Curves of cumulative incidence of in-hospital mortality are drawn to describe mortality along 60 days, either overall and stratified for treatment goal, and in the full treatment subgroup separately for patients succeeding CPAP or receiving intubation.
In order to avoid immortal time bias, in the survival analysis of patients receiving intubation, the observation period started at the day of intubation. In the other analyses, the observation period started at the day of CPAP initiation. Since discharge must be considered an informative censoring [18], cumulative incidence was calculated using methods accounting for competing risk. To evaluate the cumulative incidence of in-hospital mortality for patients not undergoing intubation, all full-treatment subjects are considered, and intubation is treated as a competing event allowing the contribution of the time spent by intubated patients on CPAP to be accounted for. Gray's test is used to assess the difference between cumulative incidence functions. The Fine and Gray multivariate competing risk model is adopted to calculate the subdistribution hazard ratios and the corresponding 95% confidence intervals for the association between CPAP duration and in-hospital mortality risk in intubated patients, considering discharge as competing event. In the main analyses, missing data are managed by listwise deletion. In addition, we performed a secondary analysis using multiple imputation to evaluate the impact of missing values on the association estimates. Missing imputation is performed using the expectation-maximisation algorithm (500 imputations) and considering the “missing at random” mechanism.
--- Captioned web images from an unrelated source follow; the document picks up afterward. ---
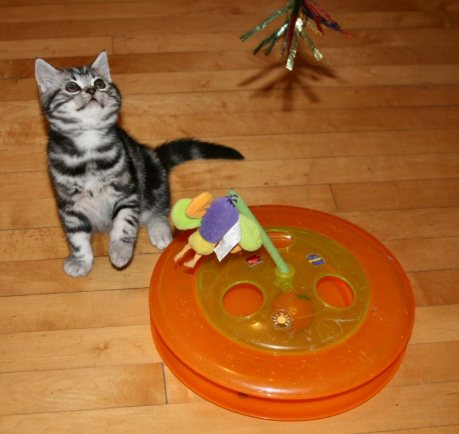 Image of American Shorthair silver tabby kitten playing with orange cat toy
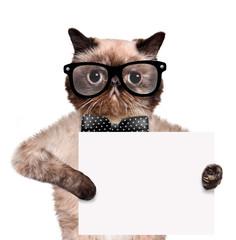 placeholder banner cat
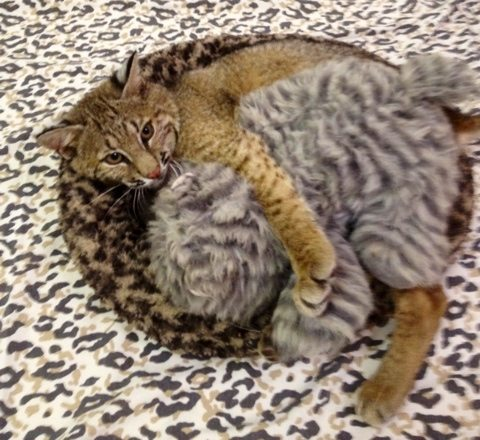 Rufus the bobcat snuggles with heated heartbeat cat buddy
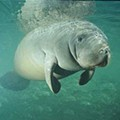 Food & Drink Could you love this manatee?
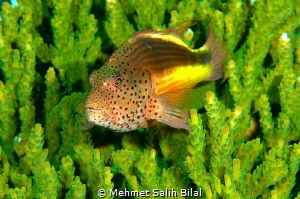 An hawkfish in green. by Mehmet Salih Bilal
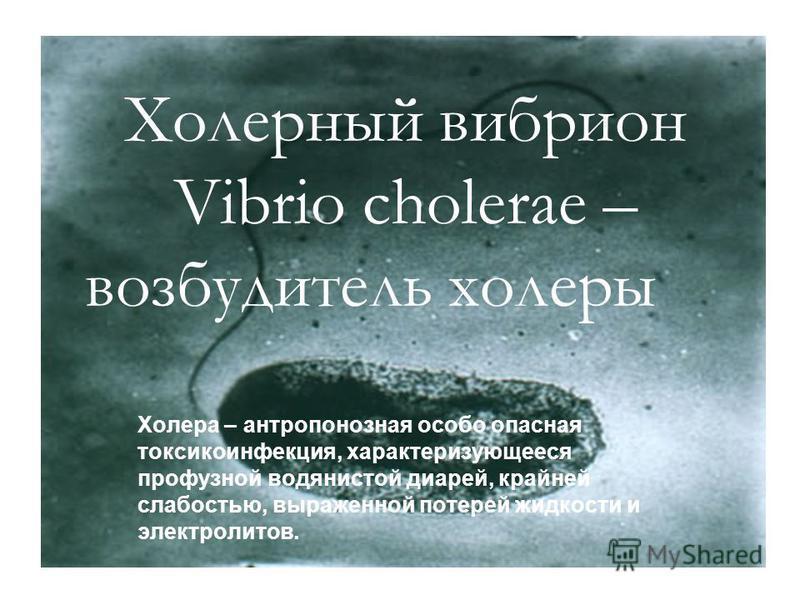 Холерный вибрион Vibrio cholerae – возбудитель холеры Холера – антропонозная особо опасная токсикоинфекция, характеризующееся профузной водянистой диарей, крайней слабостью, выраженной потерей жидкости и электролитов.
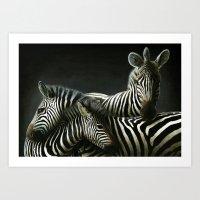 3 Zebras Art Print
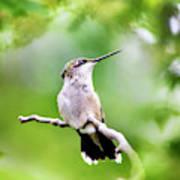 Charming Hummingbird Square Poster
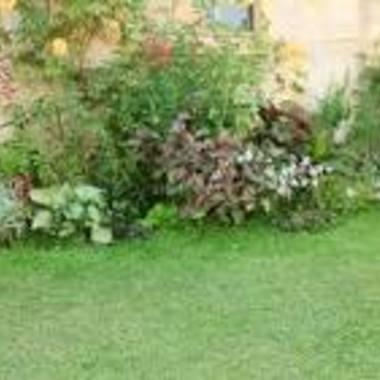 庭木のお手入れ・草刈り作業・除草剤の散布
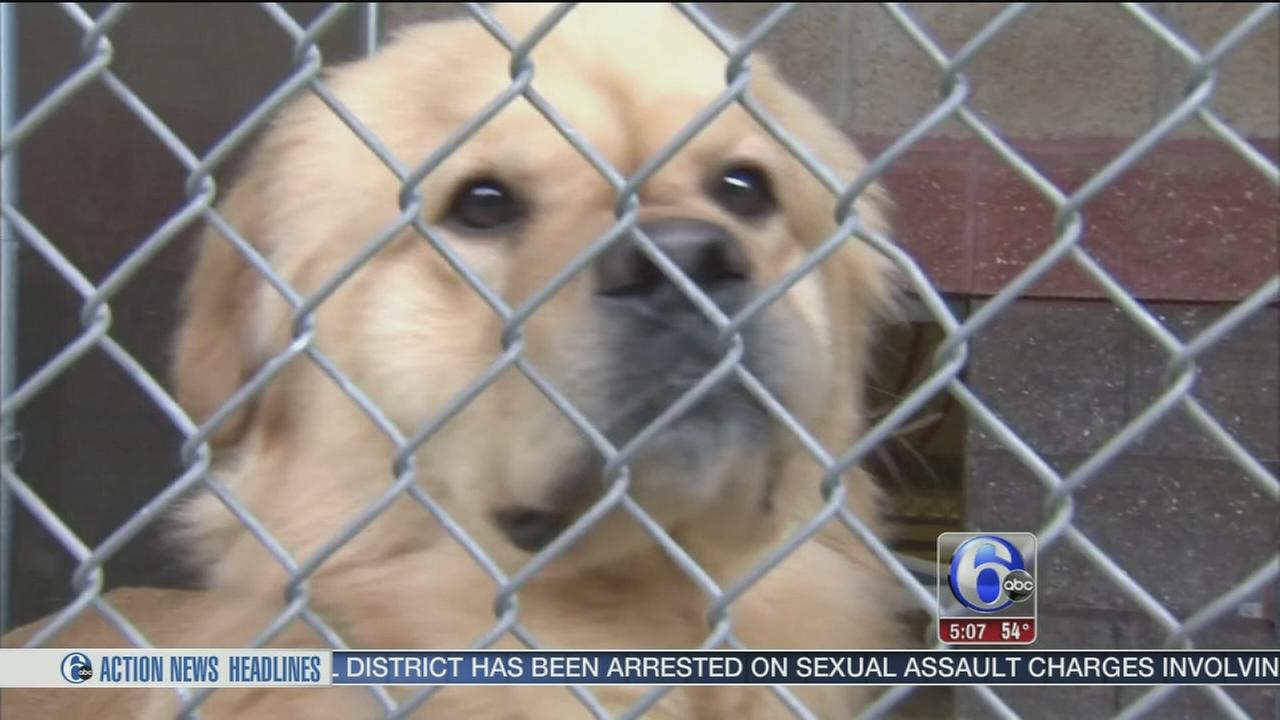 VIDEO: Dogs rescued from overseas meat market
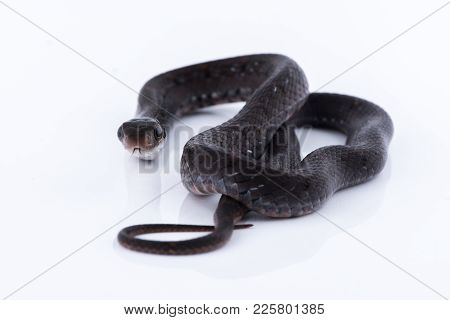 Snake On White Background, Reptile Of Thailand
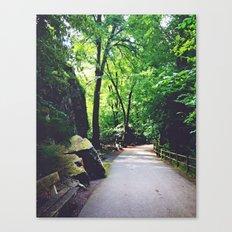 A Woodland Path Canvas Print
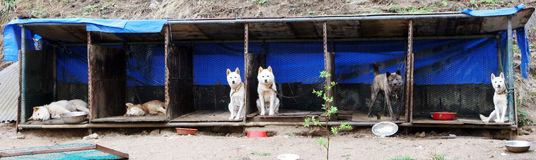 Perros Foto de archivo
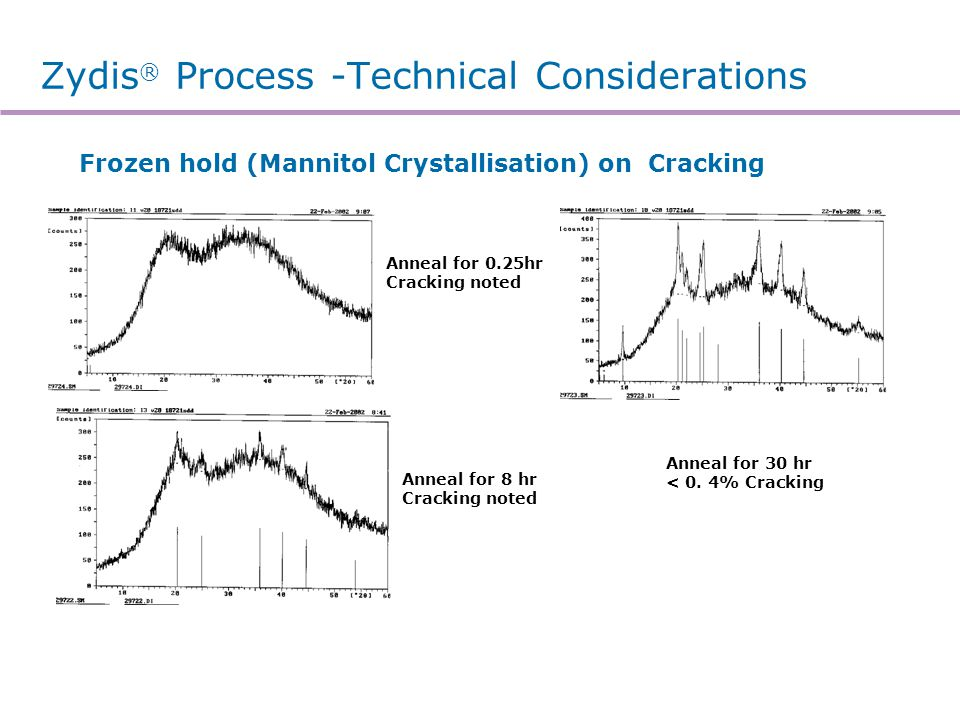 Zydis® Process -Technical Considerations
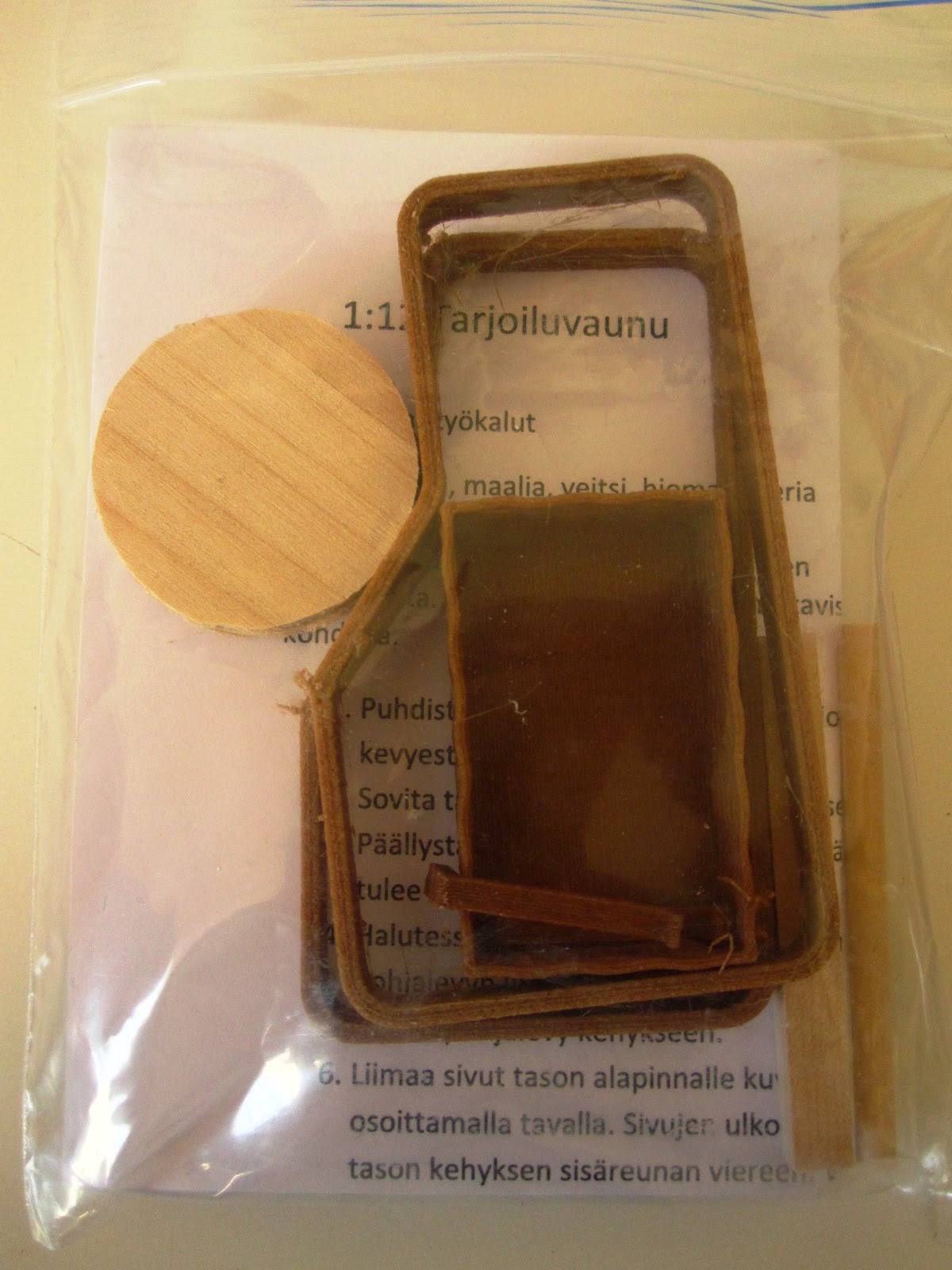 Small ziplock bag containing pieces of wood and a folded instruction sheet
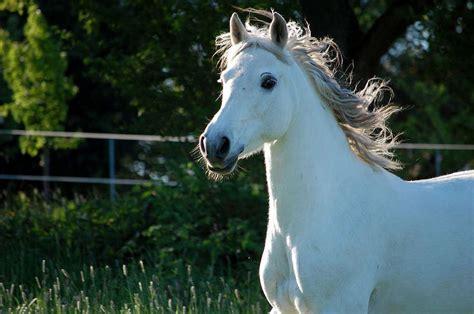 image pferde araberjpg pferde wiki fandom powered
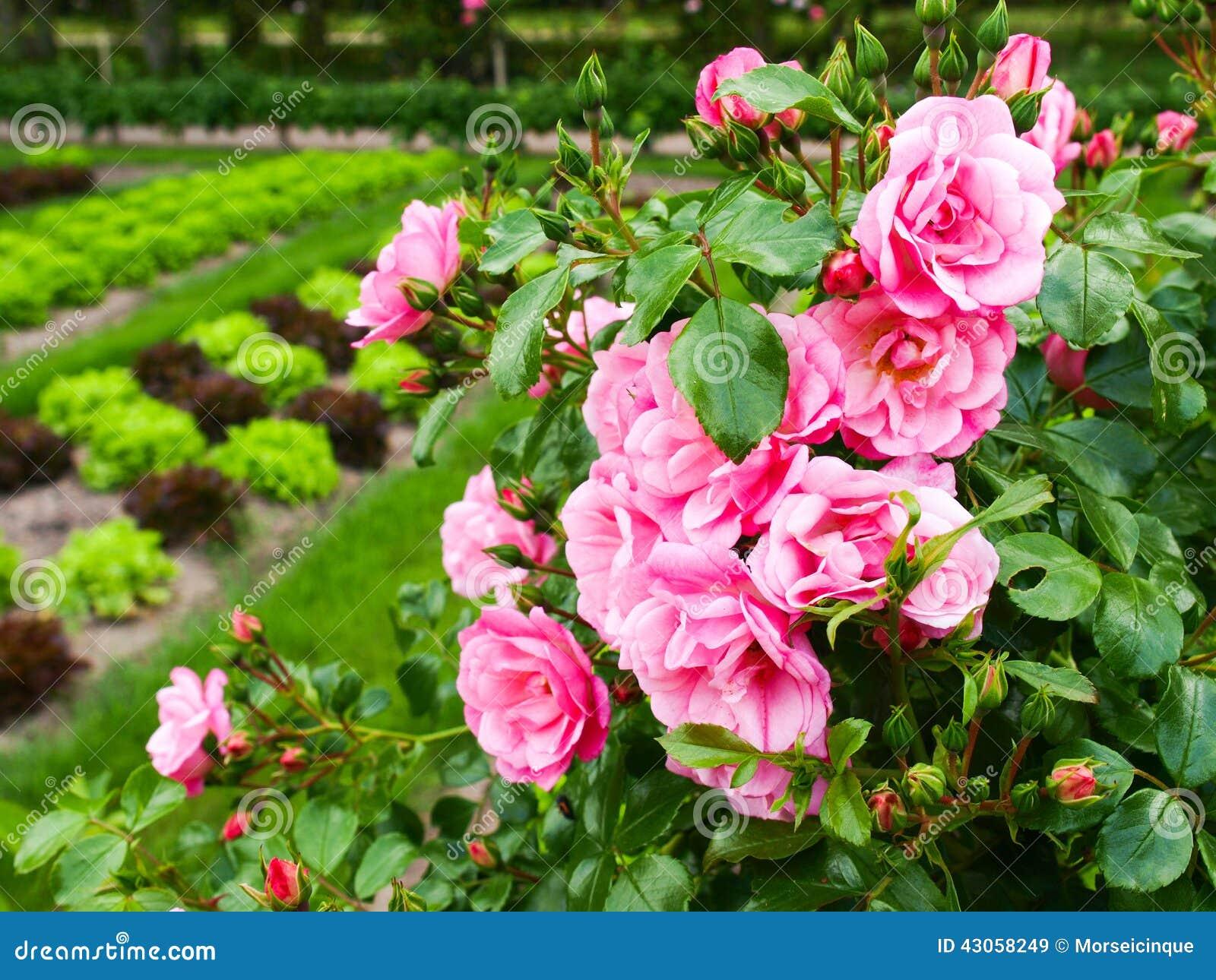 Fleurs dans le jardin photo stock image 43058249 for Fleurs dans le jardin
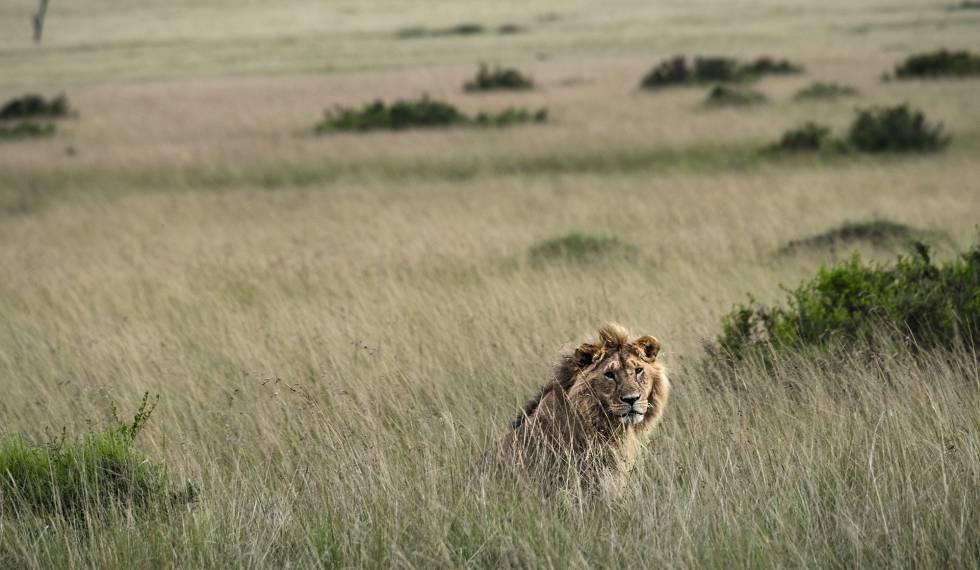 Um leão no mato alto é difícil de ser avistado até já estar bem perto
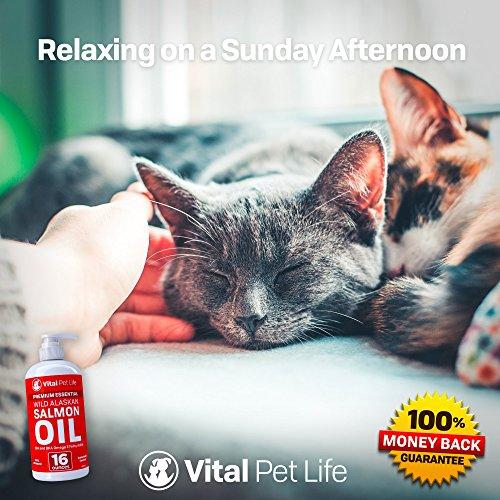 Vital Pet Life Средство от насекомых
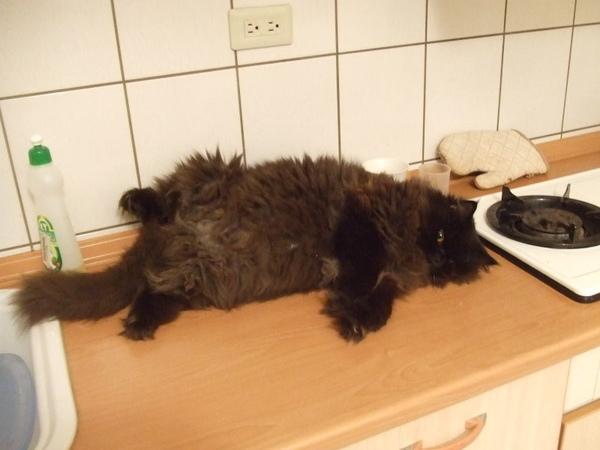 暈倒在廚房~~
More details about the model are provided in the supplementary material.
All hypothesis tests are two-tailed and a significance level of 0.05 is considered. All statistical analysis was performed using Stata (Stata Statistical Software: release 15; StataCorp, College Station, TX, USA), SAS (version 9.4; SAS Institute, Cary, NC, USA) and R (version 3.5.1; http://R-project.org).
Results
From March 1 to April 15, a total of 2845 patients with confirmed COVID-19 were admitted to the six hospitals of the Eastern Piedmont (supplementary figure 1S). Of these, 326 (11%) patients were treated in ICU; 31 (1%) and 295 (10%) with noninvasive and invasive mechanical ventilation, respectively. CPAP was applied to 537 (22%) patients in RICU.
Table 1 shows the demographic and clinical patients' characteristics. The number of observations for each variable is displayed in supplementary table 1S. The median (IQR) age was 69 (60–76) years and BMI was 28 (25–31) kg·m−2. 391 (73%) were male. Laboratory values at hospital admission are also summarised in table 1. Median (IQR) white blood cell count was 6.9 (5.1–9.5)×103 cells·µL−1, with lymphopenia 0.8 (0.6–1.1)×103 cells·µL−1. Median values of creatinine, aspartate-aminotransferase and alanine-aminotransferase were in the normal range, while C-reactive protein, ferritin, lactate dehydfrogenase and D-dimer were all above the normal range. Median (IQR) CCI value was 1 (0–2); chronic arterial hypertension was present in 278 (52%) patients, diabetes in 138 (26%) patients and ischaemic heart disease in 66 (12%) patients.
The most common interface was the helmet, in 399 (74%) patients, while face masks were used in 123 (23%) patients; 15 (3%) patients alternated both interfaces. Median (IQR) CPAP duration was 4 (1–8) days. Overall cumulative 60-day in-hospital mortality was 34% (cumulative incidence 0.344, 95% CI 0.304–0.384), as depicted in figure 1a, while median (IQR) hospital LOS was 16 (9–27) days.
Demographic and clinical patients' characteristics stratified by PaO2/FiO2 performed 2–24 h after initiation of CPAP and application of the interface are provided in supplementary tables 2S and 3S, respectively. Overall cumulative 60-day in-hospital mortality stratified according to PaO2/FiO2 and interface applied is depicted in supplementary figure 2S. As expected, mortality seemed to increase in patients with lower PaO2/FiO2 ratio, while it did not differ between patients treated using helmet (cumulative incidence 0.315, 95% CI 0.270–0.361) or face mask (cumulative incidence 0.407, 95% CI 0.320–0.493; p=0.094).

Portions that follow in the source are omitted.